La société place le narcissisme au-devant de la scène. Dans ce système, il existe une hiérarchie sociale, qui n’attribue pas la même valeur à chaque personne. La valeur qui est attribuée par la société à une personne est fonction de ce qu’on nomme sa «réussite sociale », à savoir : son statut professionnel, ce qu’elle gagne, les biens qu’elle possède, sa capacité à se mettre en scène via les images et l’expression verbale et à en obtenir de la popularité. Les valeurs de générosité, d’affection, d’amour, de compassion, d’attention aux autres, de partage, d’humilité, ne sont pas celles qui sont valorisées. Les talents singuliers sont reconnus, à condition qu’ils soient monétisables. Le talent d’un artiste, s’il ne devient pas populaire, donc susceptible de produire de l’argent, n’est pas reconnu. L’image de soi est primordiale. Il s’agit de se mettre en scène pour se présenter sous un jour positif afin d’acquérir toujours davantage de popularité. Mais il s’agit d’une image factice qui dissimule les failles inévitables que chaque personne présente. On reçoit une injonction inconsciente de présenter  un moi fort, conquérant. Cette contrainte permanente peut induire le sentiment intime contraire de ne pas se sentir à la hauteur et être source de dépression. Le fait de ne pas pouvoir partager cette impression par peur d’être marginalisé est une souffrance supplémentaire.

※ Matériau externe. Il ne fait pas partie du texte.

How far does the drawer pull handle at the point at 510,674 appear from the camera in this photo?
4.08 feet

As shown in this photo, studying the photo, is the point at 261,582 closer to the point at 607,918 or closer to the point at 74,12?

LA VALORISATION DE LA COMPÉTITION

Une course d'athlétisme

Dans le sport, la vitesse est valorisée.

La compétition est encouragée dès le plus jeune âge. Dans ce système social, on transmet dès leur enfance aux personnes, que pour avoir une place et être reconnu, il faut être plus fort que l’autre. On ne transmet pas l’idée que chacun peut avoir une place différente car il est unique. Il s’agit de faire des clones, remplaçables, seulement au service de la rentabilité des entreprises. Est récompensé, par un statut professionnel supérieur, par de l’argent, celui qui rapporte le plus d’argent à l’entreprise, ou celui qui est capable de dominer l’autre pour prendre plus de responsabilité. La valeur des personnes en définitive est monétisable. Aussi, s’agit-il d’apprendre tous les moyens de savoir se vendre, en renvoyant une bonne image de soi, à travers internet et les réseaux sociaux. On se transforme en produit marketing avec une image de marque, un logo. Dans la société, il existe ceux qui peuvent se montrer fiers de leur réussite sociale, et les laissés-pour-compte, qui se sentent rabaissés et humiliés.

EN CONCLUSION

Les conséquences psychologiques de la société de consommation sont les suivantes :

  • une fatigue nerveuse importante due au rythme de vie et aux écrans
  • beaucoup de stress et d’anxiété
  • des dépressions quand le sujet est épuisé, quand il se sent trop seul, pas à la hauteur, ou qu’il ne trouve pas de sens à sa vie
  • un sentiment de solitude et de manque affectif pour beaucoup
  • face aux manque de représentation symbolique, une souffrance psychique qui se manifeste souvent par le corps : tensions, douleurs, surpoids, addictions
  • un manque d’estime de soi avec le sentiment de ne jamais être assez à la hauteur
  • l’impression de ne pas se sentir vivant

Face à leur souffrance, les personnes cherchent différentes formes de compensations :

  • une hyperstimulation visuelle au premier plan, auditive, motrice
  • des addictions : alimentation, drogue, alcool
  • des sensations extrêmes via des images de violence, des conduites sexuelles extrêmes

Ce système social occasionne donc des dégâts psychologiques très importants. Il est vital que les personnes puissent prendre conscience des effets du mode de vie actuel sur leur équilibre psychique, qu’elles puissent s’en distancier, prendre le temps de se retrouver face à elles-mêmes et à leurs aspirations réelles, et choisir un mode de vie qui leur convient pour se sentir mieux dans leur peau. Il est également vital que les personnes prennent le temps de se rencontrer, d’échanger, pour refaire du lien social et retrouver un équilibre affectif.

Une psychothérapie aide les sujets à réaliser ce travail de conscientisation et à retrouver la liberté de se réaliser en dehors des modèles sociaux qui le conditionnent et barrent l’accès à ses aspirations véritables.